Consegna
Indica se ciascuna affermazione concorda con il testo sulla disintermediazione riportato qui sotto. Rispondi sì o no e cita alla lettera le parole del testo che lo stabiliscono. (a) Con la vendita diretta il prezzo al cliente di solito aumenta. (b) Il produttore può diventare il distributore primario dei propri prodotti. (c) Le informazioni raccolte con il proprio e-commerce riguardano l'intero mercato del brand.

Testo
#####

La disintermediazione: quando il produttore diventa il primo distributore
Gli e-commerce sono un fondamentale strumento di disintermediazione per i brand, che ‘possono entrare in contatto diretto con il cliente finale anziché interfacciarsi esclusivamente con distributori e negozi. Con la disintermediazione si assiste anche a un fenomeno di ibridazione del produttore, che diventa anche il distributore primario dei propri prodotti.
Il primo vantaggio che l’azienda ne ricava è, ovviamente, l’aumento della marginalità: a parità di prezzo (e solitamente il prezzo al cliente resta lo stesso) infatti, non deve retribuire gli intermediari. Ma non è appunto il solo vantaggio…
Attraverso il proprio e-commerce, infatti, i brand oggi hanno la possibilità di acquisire informazioni rilevanti sul proprio mercato. O, meglio, su una parte di esso: sulla clientela più fidelizzata, quella che si rivolge direttamente a loro e che rappresenta il target principale, il tesoro più prezioso di ogni impresa.
Queste informazioni generalmente sono di natura anagrafica: nome, cognome, indirizzo… eppure basta poco, molto poco per raccogliere un’immagine molto più sfaccettata e interessante degli stessi soggetti. Ad esempio, sottoporgli una vera e propria survey strutturata.

#####

Contenuto del dataset
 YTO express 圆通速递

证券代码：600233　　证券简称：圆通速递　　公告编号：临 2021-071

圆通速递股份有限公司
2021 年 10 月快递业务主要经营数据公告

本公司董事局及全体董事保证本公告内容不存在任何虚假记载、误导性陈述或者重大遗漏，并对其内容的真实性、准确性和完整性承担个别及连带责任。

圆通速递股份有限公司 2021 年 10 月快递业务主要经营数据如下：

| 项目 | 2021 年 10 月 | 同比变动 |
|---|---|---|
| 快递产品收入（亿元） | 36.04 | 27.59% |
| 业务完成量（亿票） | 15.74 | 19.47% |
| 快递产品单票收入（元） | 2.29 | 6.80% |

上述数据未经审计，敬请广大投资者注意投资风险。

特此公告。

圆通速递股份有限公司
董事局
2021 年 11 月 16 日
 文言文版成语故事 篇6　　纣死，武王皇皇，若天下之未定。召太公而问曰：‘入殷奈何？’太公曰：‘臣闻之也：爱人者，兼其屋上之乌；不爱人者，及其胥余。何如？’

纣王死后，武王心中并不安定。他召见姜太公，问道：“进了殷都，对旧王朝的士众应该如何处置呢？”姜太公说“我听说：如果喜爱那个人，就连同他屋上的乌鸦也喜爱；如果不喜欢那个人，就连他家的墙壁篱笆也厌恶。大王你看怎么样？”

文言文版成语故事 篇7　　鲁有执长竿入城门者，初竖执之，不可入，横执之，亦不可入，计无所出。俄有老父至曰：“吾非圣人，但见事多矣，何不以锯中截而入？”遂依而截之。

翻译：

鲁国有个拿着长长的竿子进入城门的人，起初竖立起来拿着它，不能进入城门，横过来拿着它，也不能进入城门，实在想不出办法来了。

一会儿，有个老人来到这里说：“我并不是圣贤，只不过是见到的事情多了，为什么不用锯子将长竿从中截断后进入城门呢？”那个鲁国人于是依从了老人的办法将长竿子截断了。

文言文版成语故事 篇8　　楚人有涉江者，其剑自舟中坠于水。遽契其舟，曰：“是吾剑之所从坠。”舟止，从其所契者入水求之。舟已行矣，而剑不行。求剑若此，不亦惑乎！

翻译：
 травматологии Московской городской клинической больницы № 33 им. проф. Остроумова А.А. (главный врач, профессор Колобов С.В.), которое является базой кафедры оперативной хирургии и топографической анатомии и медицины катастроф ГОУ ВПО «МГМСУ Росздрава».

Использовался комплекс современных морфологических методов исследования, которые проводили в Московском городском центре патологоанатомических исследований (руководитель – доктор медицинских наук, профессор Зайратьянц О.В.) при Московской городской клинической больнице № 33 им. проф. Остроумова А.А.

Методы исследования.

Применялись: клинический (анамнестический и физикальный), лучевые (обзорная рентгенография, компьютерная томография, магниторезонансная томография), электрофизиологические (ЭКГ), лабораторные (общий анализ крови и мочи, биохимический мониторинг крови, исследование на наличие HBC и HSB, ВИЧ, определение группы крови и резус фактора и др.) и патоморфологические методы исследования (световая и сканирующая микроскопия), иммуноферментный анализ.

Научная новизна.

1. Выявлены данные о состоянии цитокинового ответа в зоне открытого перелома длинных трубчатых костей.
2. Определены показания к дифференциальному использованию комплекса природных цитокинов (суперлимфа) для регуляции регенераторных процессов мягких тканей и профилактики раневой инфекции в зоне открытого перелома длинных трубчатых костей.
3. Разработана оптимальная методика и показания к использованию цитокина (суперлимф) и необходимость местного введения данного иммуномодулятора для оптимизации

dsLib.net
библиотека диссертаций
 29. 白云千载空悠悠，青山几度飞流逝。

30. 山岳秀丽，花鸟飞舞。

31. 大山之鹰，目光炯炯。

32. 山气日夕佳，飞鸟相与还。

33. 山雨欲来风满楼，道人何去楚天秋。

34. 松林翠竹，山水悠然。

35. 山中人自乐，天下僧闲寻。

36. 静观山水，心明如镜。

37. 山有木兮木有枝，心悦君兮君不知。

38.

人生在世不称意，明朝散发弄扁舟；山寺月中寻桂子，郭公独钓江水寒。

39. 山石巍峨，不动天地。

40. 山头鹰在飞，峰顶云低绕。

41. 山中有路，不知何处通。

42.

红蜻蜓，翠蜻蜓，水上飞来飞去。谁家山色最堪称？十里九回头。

#####

Risposta
(a) No: "e solitamente il prezzo al cliente resta lo stesso".
(b) Sì: "che diventa anche il distributore primario dei propri prodotti".
(c) No: "O, meglio, su una parte di esso".